METHODS: A decision tree integrated with a Markov model estimated costs, quality-adjusted life years (QALYs), and incremental net monetary benefit (INMB) over 15 years. A willingness-to-pay threshold of one gross domestic product per capita was applied for each country. Effectiveness data were derived from individual patient data from 6 trials including patients with anterior circulation large-vessel occlusion eligible for both IVT and thrombectomy who presented directly to thrombectomy-capable centers. Costs were obtained from a literature review. Onset-to-IVT time was categorized as <140, 140-169, 170-199, and ≥200 minutes.

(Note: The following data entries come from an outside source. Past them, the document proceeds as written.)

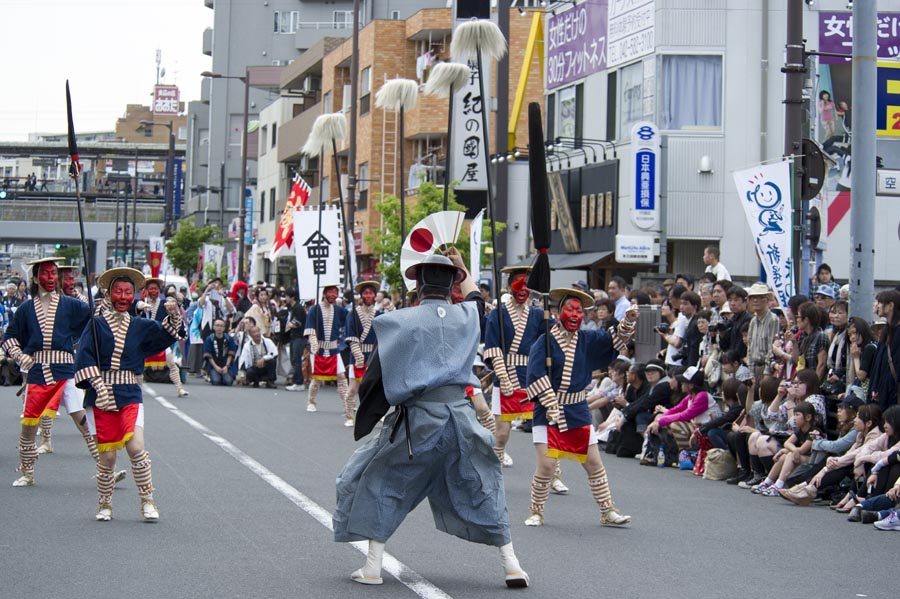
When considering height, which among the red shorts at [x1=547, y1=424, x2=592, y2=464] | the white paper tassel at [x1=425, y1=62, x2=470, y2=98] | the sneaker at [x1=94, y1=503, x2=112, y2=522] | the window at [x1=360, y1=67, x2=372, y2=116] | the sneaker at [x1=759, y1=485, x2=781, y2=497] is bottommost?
the sneaker at [x1=759, y1=485, x2=781, y2=497]

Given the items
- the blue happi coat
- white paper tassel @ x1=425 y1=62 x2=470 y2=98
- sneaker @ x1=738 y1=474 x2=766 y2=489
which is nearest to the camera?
the blue happi coat

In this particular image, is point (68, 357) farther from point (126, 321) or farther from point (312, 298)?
point (312, 298)

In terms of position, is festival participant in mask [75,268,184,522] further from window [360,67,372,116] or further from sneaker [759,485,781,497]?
window [360,67,372,116]

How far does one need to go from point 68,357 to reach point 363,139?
34.3m

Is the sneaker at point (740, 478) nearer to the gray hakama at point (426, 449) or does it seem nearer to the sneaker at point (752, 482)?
the sneaker at point (752, 482)

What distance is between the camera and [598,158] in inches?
1212

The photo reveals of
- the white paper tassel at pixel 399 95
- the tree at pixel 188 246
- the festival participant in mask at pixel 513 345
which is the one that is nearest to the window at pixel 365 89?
the tree at pixel 188 246

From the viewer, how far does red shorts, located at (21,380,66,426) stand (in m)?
11.9

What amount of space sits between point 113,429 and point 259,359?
1737 cm

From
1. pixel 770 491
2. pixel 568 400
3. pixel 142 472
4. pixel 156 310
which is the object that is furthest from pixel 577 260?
pixel 142 472

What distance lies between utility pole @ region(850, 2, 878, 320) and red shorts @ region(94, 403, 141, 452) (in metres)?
7.55

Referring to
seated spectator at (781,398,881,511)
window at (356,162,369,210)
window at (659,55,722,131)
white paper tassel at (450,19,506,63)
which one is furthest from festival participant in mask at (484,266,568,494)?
window at (356,162,369,210)

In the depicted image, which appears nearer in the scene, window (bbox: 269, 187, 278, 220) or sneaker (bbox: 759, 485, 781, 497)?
sneaker (bbox: 759, 485, 781, 497)

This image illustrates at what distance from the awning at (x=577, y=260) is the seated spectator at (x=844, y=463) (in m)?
17.6
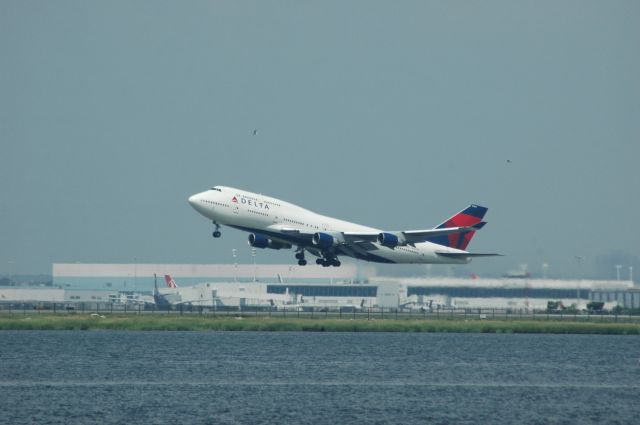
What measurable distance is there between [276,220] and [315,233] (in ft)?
11.0

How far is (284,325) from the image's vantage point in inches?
4097

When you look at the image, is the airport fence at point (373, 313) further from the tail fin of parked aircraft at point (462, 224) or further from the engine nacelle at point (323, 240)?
the engine nacelle at point (323, 240)

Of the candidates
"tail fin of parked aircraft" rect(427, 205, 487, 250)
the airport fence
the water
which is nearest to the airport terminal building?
the airport fence

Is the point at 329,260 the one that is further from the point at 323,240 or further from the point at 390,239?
the point at 390,239

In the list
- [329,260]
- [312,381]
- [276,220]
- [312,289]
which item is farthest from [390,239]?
[312,289]

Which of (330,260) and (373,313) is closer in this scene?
(330,260)

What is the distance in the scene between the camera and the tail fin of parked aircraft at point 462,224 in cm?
10731

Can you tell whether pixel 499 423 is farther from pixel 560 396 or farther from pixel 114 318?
pixel 114 318

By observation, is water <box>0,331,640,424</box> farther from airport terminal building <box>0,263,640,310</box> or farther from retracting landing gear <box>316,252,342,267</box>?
airport terminal building <box>0,263,640,310</box>

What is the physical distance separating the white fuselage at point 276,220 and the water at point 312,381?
25.5ft

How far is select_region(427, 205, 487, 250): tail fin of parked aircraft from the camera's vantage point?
107 meters

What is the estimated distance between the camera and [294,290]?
172 m

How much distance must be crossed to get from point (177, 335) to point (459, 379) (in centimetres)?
4135

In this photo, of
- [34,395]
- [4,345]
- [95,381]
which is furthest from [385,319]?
[34,395]
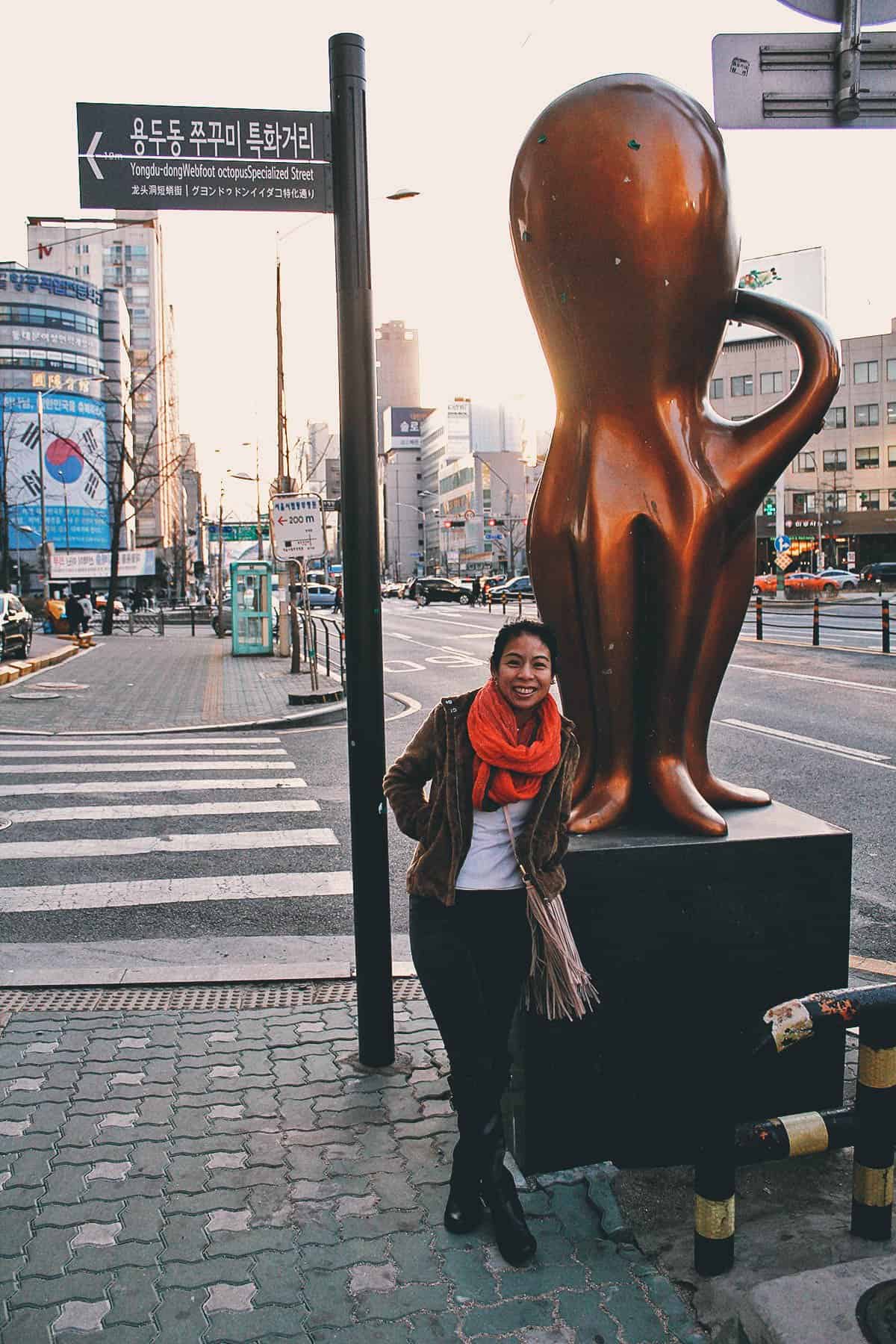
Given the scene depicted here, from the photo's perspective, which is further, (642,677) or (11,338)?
(11,338)

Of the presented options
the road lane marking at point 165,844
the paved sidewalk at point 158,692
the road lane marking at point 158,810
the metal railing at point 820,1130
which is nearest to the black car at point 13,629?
the paved sidewalk at point 158,692

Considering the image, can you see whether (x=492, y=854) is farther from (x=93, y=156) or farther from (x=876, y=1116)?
(x=93, y=156)

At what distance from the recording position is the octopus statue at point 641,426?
139 inches

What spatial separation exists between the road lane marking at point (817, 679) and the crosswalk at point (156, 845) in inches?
339

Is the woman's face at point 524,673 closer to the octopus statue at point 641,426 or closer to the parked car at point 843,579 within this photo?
the octopus statue at point 641,426

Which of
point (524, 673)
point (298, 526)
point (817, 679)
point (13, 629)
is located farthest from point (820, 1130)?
point (13, 629)

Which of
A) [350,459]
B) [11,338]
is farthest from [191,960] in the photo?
[11,338]

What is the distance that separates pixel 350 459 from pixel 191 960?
2867 millimetres

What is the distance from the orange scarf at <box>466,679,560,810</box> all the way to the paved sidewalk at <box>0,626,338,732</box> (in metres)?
11.4

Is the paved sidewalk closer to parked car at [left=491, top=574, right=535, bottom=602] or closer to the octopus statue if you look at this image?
the octopus statue

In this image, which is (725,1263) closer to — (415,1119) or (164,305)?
(415,1119)

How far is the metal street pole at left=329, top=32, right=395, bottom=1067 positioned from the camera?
13.3 feet

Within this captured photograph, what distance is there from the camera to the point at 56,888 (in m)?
6.87

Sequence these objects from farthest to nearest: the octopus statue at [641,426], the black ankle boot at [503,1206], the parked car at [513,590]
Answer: the parked car at [513,590]
the octopus statue at [641,426]
the black ankle boot at [503,1206]
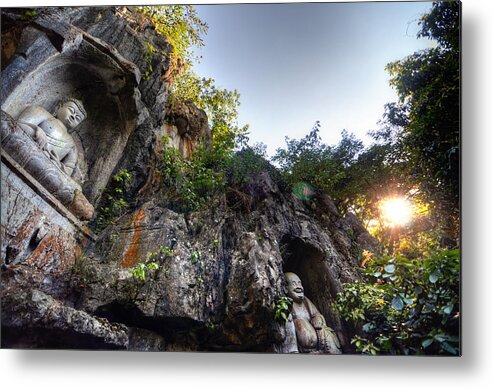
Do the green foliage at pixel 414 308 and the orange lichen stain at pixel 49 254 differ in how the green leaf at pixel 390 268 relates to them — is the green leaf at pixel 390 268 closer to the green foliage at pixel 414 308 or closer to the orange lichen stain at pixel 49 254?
the green foliage at pixel 414 308

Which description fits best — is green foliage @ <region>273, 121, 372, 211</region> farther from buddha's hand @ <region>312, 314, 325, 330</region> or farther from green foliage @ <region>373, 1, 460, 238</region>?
buddha's hand @ <region>312, 314, 325, 330</region>

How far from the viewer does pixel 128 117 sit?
377 cm

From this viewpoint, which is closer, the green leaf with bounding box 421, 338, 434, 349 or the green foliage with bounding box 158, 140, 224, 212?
the green leaf with bounding box 421, 338, 434, 349

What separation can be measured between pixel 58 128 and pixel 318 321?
101 inches

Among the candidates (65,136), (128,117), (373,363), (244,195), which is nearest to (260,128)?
(244,195)

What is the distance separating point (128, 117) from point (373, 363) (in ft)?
9.62

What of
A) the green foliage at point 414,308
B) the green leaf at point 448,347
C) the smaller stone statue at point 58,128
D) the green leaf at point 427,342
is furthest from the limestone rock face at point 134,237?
the green leaf at point 448,347

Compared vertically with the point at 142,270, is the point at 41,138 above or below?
above

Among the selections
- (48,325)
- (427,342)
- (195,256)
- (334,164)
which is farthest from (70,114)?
(427,342)

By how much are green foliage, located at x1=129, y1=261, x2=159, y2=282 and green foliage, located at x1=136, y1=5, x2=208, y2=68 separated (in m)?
1.84

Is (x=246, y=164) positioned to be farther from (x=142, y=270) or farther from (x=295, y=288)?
(x=142, y=270)

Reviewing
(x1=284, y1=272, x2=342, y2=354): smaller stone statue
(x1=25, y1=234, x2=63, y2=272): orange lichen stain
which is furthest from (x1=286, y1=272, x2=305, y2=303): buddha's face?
(x1=25, y1=234, x2=63, y2=272): orange lichen stain

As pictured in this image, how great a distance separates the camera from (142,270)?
2.99 m

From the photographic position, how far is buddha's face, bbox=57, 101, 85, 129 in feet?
11.0
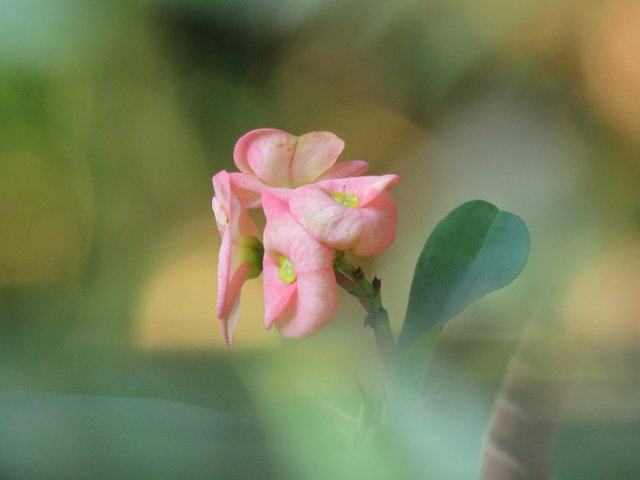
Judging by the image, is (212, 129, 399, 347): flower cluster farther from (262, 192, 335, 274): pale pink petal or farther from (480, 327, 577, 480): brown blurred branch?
(480, 327, 577, 480): brown blurred branch

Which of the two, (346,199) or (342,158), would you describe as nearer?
(346,199)

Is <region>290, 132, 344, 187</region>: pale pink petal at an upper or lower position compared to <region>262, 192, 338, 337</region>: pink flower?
upper

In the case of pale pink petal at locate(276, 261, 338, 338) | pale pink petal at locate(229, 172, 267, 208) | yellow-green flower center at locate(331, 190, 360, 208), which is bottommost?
pale pink petal at locate(276, 261, 338, 338)

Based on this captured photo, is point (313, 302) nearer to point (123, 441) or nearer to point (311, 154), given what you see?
point (311, 154)

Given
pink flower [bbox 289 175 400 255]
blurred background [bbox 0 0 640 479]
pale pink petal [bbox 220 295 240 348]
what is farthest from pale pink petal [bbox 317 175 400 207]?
blurred background [bbox 0 0 640 479]

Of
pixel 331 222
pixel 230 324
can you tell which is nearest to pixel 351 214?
pixel 331 222

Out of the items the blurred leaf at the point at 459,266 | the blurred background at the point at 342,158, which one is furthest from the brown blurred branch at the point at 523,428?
the blurred background at the point at 342,158
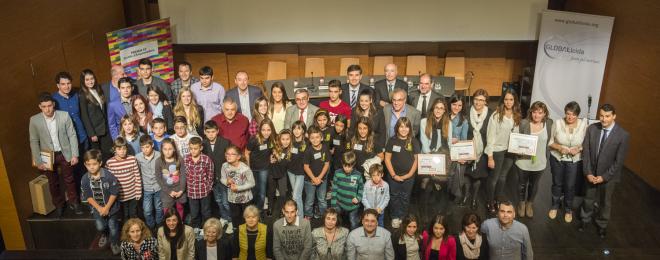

One-way sensitivity and probabilistic sensitivity analyses were performed to check robustness of results.
RESULTS: Ninety-day functional outcome distributions from 2,268 patients (median age 71 years; 44% female) were used to model cost-effectiveness in a hypothetical cohort of 10,000 patients. Without accounting for onset-to-IVT time, IV alteplase plus thrombectomy seemed cost-effective in 13 countries (INMB: $85-$3,618; 50-65% probability of cost-effectiveness) and not cost-effective in the United States, China, and Vietnam, with modest health gains (0.06-0.08 QALYs per patient). Time-stratified analyses revealed that IVT plus thrombectomy was cost-effective in 16 countries when onset-to-IVT time was <140 minutes (INMB: $615-$30,645; 82%-98% probability) and at 140-169 minutes (INMB: $86-$16,918; 51%-77% probability). However, IV alteplase plus thrombectomy was no longer cost-effective in 8 countries at 170-199 minutes. Universally, the INMB was negative for onset-to-IVT times exceeding 200 minutes.
DISCUSSION: Cost-effectiveness of IV alteplase plus thrombectomy varies per country and onset-to-IVT time. IV alteplase plus thrombectomy is cost-effective when IVT can be administered within 170 minutes from symptom onset. Cost-effectiveness of IV alteplase plus thrombectomy diminishes progressively with longer onset-to-IVT times and becomes detrimental after 200 minutes.